3. Art is the process of a truth, and this truth is always the truth of the sensible or sensual, the sensible as sensible. This means: the transformation of the sensible into a happening of the Idea.

4. There is necessarily a plurality of arts, and however we may imagine the ways in which the arts might intersect there is no imaginable way of totalizing this plurality.

5. Every art develops from an impure form, and the progressive purification of this impurity shapes the history both of a particular artistic truth and of its exhaustion.

6. The subject of an artistic truth is the set of the works which compose it.

7. This composition is an infinite configuration, which, in our own contemporary artistic context, is a generic totality.

8. The real of art is ideal impurity conceived through the immanent process of its purification. In other words, the raw material of art is determined by the contingent inception of a form. Art is the secondary formalization of the advent of a hitherto formless form.

9. The only maxim of contemporary art is not to be imperial. This also means: it does not have to be democratic, if democracy implies conformity with the imperial idea of political liberty.

10. Non-imperial art is necessarily abstract art, in this sense : it abstracts itself from all particularity, and formalizes this gesture of abstraction.

Tasks
1. Retype the passage of the theses on art from "7. This composition" up to and including "of political liberty.".
2. Continue the theses on art from the point where they stop.
The data that follows has no connection to the theses on art.

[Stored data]
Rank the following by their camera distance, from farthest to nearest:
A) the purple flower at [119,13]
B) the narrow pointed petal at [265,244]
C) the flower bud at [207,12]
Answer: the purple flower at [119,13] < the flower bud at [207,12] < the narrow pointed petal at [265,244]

Responses per task
1.
7. This composition is an infinite configuration, which, in our own contemporary artistic context, is a generic totality.

8. The real of art is ideal impurity conceived through the immanent process of its purification. In other words, the raw material of art is determined by the contingent inception of a form. Art is the secondary formalization of the advent of a hitherto formless form.

9. The only maxim of contemporary art is not to be imperial. This also means: it does not have to be democratic, if democracy implies conformity with the imperial idea of political liberty.

2.
11. The abstraction of non-imperial art is not concerned with any particular public or audience. Non-imperial art is related to a kind of aristocratic-proletarian ethic : Alone, it does what it says, without distinguishing between kinds of people.

12. Non-imperial art must be as rigorous as a mathematical demonstration, as surprising as an ambush in the night, and as elevated as a star.

13. Today art can only be made from the starting point of that which, as far as Empire is concerned, doesn’t exist. Through its abstraction, art renders this inexistence visible. This is what governs the formal principle of every art : the effort to render visible to everyone that which for Empire (and so by extension for everyone, though from a different point of view), doesn’t exist.

14. Since it is sure of its ability to control the entire domain of the visible and the audible via the laws governing commercial circulation and democratic communication, Empire no longer censures anything. All art, and all thought, is ruined when we accept this permission to consume, to communicate and to enjoy. We should become the pitiless censors of ourselves.

15. It is better to do nothing than to contribute to the invention of formal ways of rendering visible that which Empire already recognizes as existent.

(This first attempt of translation is by Peter Hallward.)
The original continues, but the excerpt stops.